Without any images, output the records below verbatim.
━━━━━ Supplied information
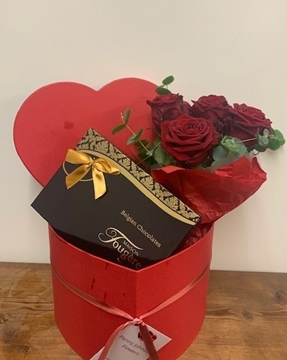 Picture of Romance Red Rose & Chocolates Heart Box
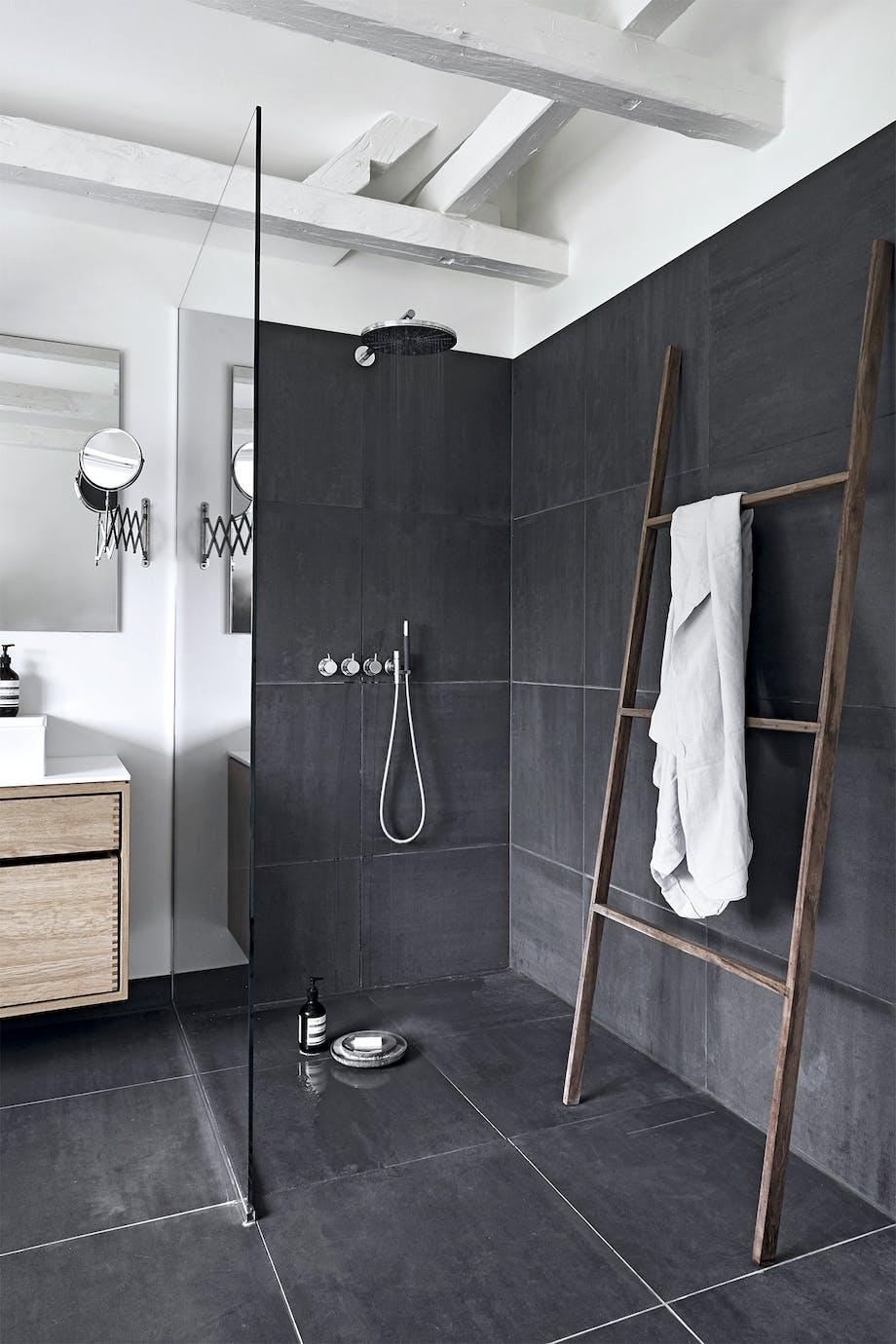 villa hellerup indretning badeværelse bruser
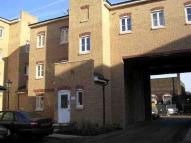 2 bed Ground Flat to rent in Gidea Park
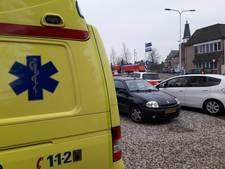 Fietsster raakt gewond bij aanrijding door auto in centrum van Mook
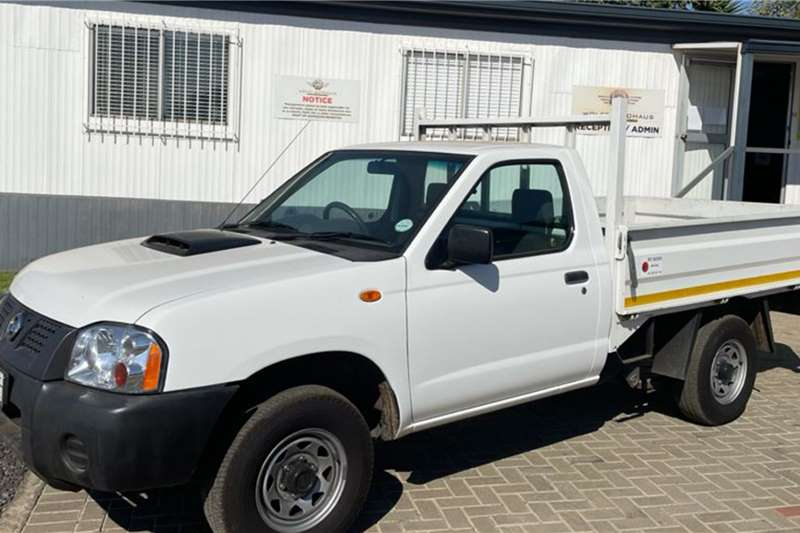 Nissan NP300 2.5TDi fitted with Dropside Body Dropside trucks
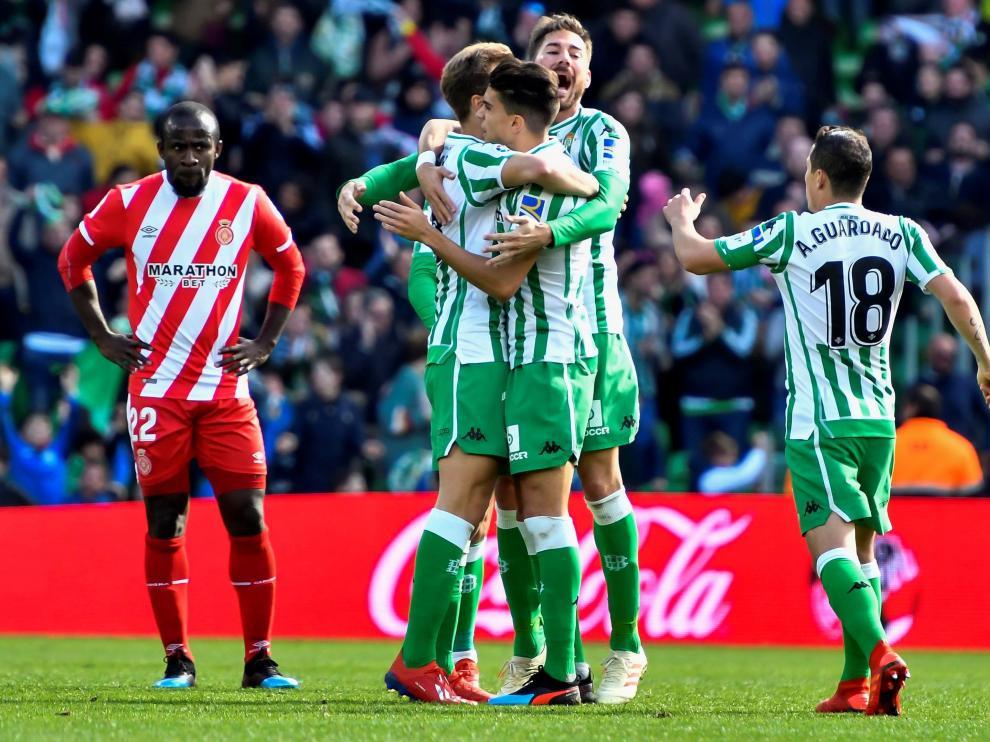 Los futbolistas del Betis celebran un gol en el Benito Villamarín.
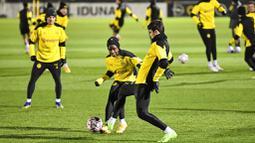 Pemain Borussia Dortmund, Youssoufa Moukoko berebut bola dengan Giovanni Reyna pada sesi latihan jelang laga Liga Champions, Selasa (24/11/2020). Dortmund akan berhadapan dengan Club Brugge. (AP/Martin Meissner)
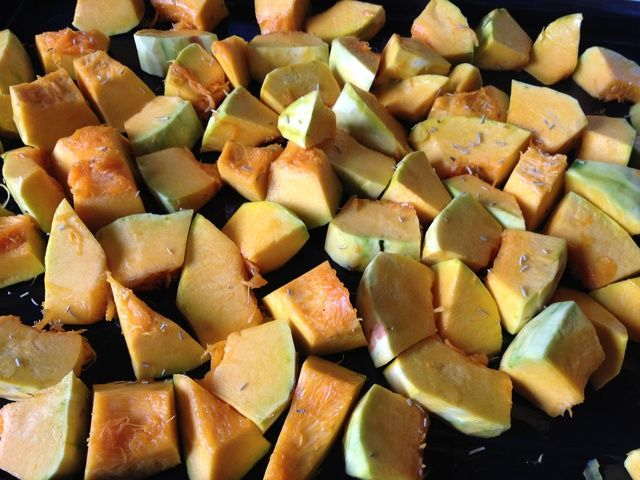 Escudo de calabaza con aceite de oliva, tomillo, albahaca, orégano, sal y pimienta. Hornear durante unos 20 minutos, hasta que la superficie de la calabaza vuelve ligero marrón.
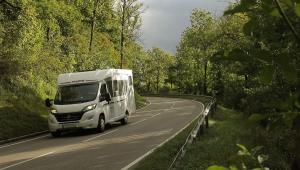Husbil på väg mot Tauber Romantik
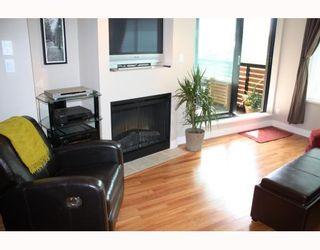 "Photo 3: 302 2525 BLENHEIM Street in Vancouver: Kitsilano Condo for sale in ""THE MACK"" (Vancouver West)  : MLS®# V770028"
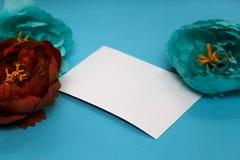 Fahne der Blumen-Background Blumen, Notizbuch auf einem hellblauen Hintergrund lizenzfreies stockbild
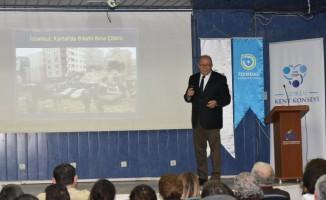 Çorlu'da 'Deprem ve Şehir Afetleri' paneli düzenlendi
━━━━━━━━━━
### Solution for this problem:
 Picture of Romance Red Rose & Chocolates Heart Box
 villa hellerup indretning badeværelse bruser
 2 bed Ground Flat to rent in Gidea Park
 Fietsster raakt gewond bij aanrijding door auto in centrum van Mook
 Nissan NP300 2.5TDi fitted with Dropside Body Dropside trucks
 Los futbolistas del Betis celebran un gol en el Benito Villamarín.
 Pemain Borussia Dortmund, Youssoufa Moukoko berebut bola dengan Giovanni Reyna pada sesi latihan jelang laga Liga Champions, Selasa (24/11/2020). Dortmund akan berhadapan dengan Club Brugge. (AP/Martin Meissner)
 Escudo de calabaza con aceite de oliva, tomillo, albahaca, orégano, sal y pimienta. Hornear durante unos 20 minutos, hasta que la superficie de la calabaza vuelve ligero marrón.
Husbil på väg mot Tauber Romantik
 "Photo 3: 302 2525 BLENHEIM Street in Vancouver: Kitsilano Condo for sale in ""THE MACK"" (Vancouver West)  : MLS®# V770028"
 Fahne der Blumen-Background Blumen, Notizbuch auf einem hellblauen Hintergrund lizenzfreies stockbild
 Çorlu'da 'Deprem ve Şehir Afetleri' paneli düzenlendi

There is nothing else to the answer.